WORK REQUIRED ->
In the answer, each entry below appears exactly as given, and no picture appears at all.
Start of DATA
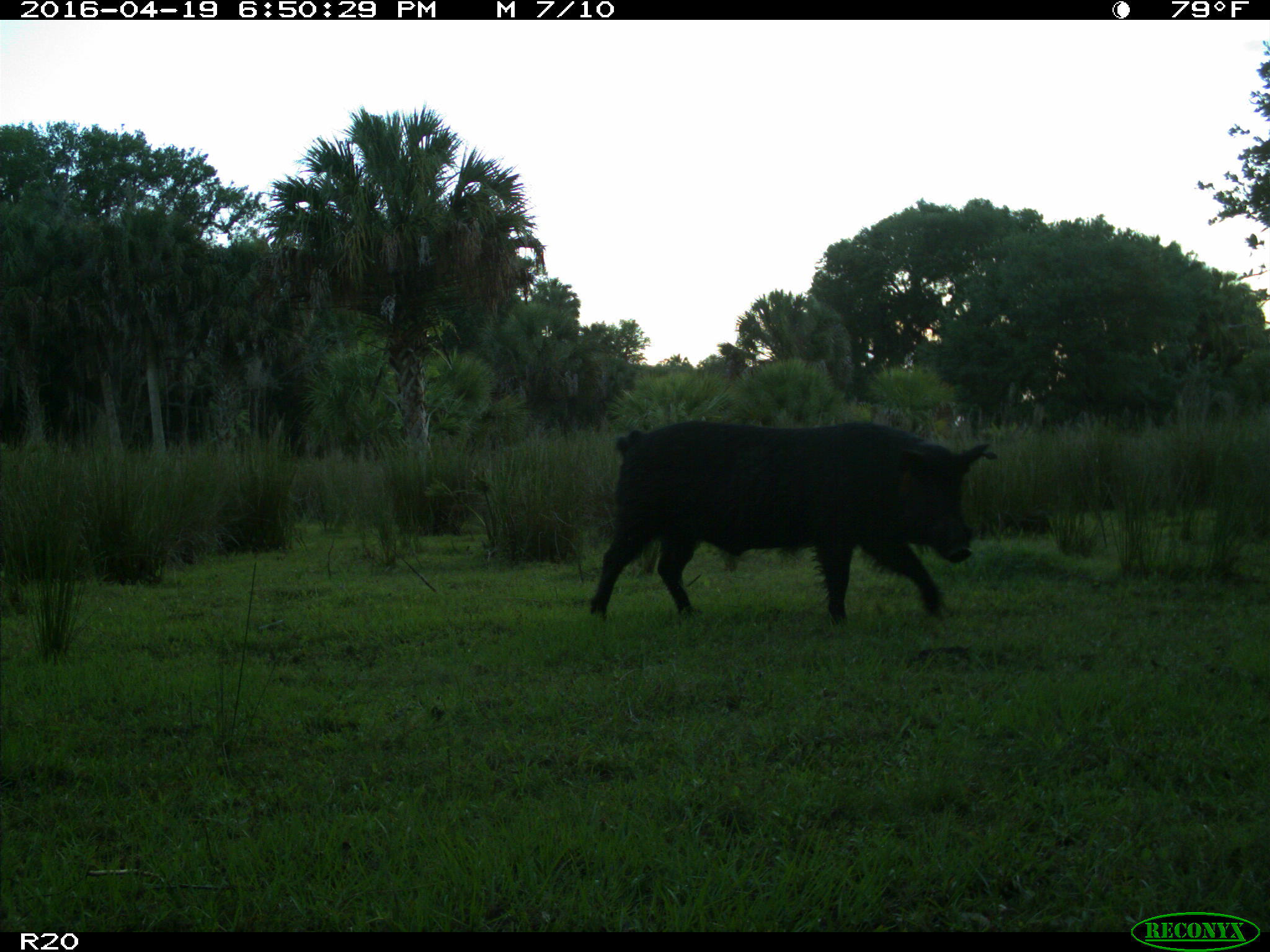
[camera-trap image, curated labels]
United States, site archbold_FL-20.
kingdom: Animalia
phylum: Chordata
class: Mammalia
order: Artiodactyla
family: Suidae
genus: Sus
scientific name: Sus scrofa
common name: wild boar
End of DATA
EXERCISE RESPONSE ->
[camera-trap image, curated labels]
United States, site archbold_FL-20.
kingdom: Animalia
phylum: Chordata
class: Mammalia
order: Artiodactyla
family: Suidae
genus: Sus
scientific name: Sus scrofa
common name: wild boar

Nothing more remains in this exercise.